A set of golf club membership contracts provide that they “may be amended from time to time.”  Signatories, who plunked down $185,000 refundable deposits to join once the clubs were operational, want to exercise the refund clause.  The clubs respond that they can exercise their amendment ability and keep the deposits.  Lawsuits result.

This seems clearly wrong.  The amendment clause should be interpreted in light of commercial reasonableness, or the contracts are voidable as illusory.  If “may be amended from time to time” means that the Club has the sole discretion to change both signatories’ obligations to the detriment of the members, then we’ve got a pretty clear example of a contract in name only.  Rather, I imagine that the amendment language, reasonably interpreted in light of commercial norms, is limited to non-material terms -which would not include the refundability of the deposits.  Indeed, the members argue that refundability was a “relatively unusual stipulation [that] was a big part of the appeal of joining.”

What do you think?

(H/T Atrios)


 September 27, 2009 at 10:26 am   Posted in: Contract Law & Beyond   Print This Post Print This Post

Responses (3)

  1. Michael Risch - September 27, 2009 at 11:42 am

    I haven’t settled on the right normative answer, but this is an ongoing debate in at least a couple other areas:

    1. Credit cards
    2. Online service providers.

    I’m publishing an article on whether the latter complies with the rule of law, at least with respect to virtual worlds: http://papers.ssrn.com/abstract=1463583

  2. Alan Rau - September 27, 2009 at 4:13 pm

    Start small: The natural reading of the “amendability” language is that the Club can amend unilaterally for the future, after a reasonable notice period—but that it can’t retroactively affect vested rights. This is the common reading given to arbitration provisions, where “amendment” can’t affect a dispute which has already arisen, which reading saves such provisions from the charge of being “illusory” or “unilateral.” You don’t have to get into the problem of “materiality,” which may be more difficult to calibrate.

  3. Hippo - September 28, 2009 at 11:43 am

    I don’t see why the clubs shouldn’t keep the money.
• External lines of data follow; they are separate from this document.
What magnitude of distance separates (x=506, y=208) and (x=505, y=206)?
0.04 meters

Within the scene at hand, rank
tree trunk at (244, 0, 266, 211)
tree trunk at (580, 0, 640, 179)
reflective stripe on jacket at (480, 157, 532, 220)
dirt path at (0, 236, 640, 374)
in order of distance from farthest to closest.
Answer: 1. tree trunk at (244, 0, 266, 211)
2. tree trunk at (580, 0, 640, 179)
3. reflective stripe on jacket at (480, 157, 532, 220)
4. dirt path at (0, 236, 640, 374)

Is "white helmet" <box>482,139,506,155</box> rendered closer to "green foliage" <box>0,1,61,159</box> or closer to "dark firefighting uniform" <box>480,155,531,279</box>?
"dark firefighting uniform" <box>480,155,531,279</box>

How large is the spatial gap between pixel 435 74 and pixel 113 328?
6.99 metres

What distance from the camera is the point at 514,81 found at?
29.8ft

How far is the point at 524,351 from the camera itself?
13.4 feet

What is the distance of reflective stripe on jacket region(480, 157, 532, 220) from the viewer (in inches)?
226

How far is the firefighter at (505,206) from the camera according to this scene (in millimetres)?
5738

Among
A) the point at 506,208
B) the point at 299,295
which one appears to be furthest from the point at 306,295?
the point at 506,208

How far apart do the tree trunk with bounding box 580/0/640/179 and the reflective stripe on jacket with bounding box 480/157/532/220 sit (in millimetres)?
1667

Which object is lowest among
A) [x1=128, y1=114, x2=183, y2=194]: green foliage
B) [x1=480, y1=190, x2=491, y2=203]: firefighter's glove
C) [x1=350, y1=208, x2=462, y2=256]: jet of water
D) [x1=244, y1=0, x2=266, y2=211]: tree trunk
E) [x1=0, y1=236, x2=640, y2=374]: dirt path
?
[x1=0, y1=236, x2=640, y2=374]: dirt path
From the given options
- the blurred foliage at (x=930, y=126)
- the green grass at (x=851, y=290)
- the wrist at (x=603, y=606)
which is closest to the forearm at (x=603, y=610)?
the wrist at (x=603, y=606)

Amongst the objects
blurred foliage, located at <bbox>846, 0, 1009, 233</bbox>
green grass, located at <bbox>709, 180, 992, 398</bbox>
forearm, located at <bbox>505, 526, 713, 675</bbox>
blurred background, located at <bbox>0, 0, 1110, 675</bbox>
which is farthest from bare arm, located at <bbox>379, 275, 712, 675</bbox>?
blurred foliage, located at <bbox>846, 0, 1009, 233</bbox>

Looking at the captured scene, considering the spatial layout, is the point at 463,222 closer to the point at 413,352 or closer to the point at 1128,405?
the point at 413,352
After all, the US Circuit Courts of Appeals have repeatedly ruled that similar amendment clauses in employment contracts allow employers to cancel retirees’ health benefits no matter how clear and specific the language promising them, whether or not they were bargained for, and even if they have already been relied upon!

    See, e.g.,

    http://papers.ssrn.com/sol3/papers.cfm?abstract_id=1445583

    for a complete summary of this travesty.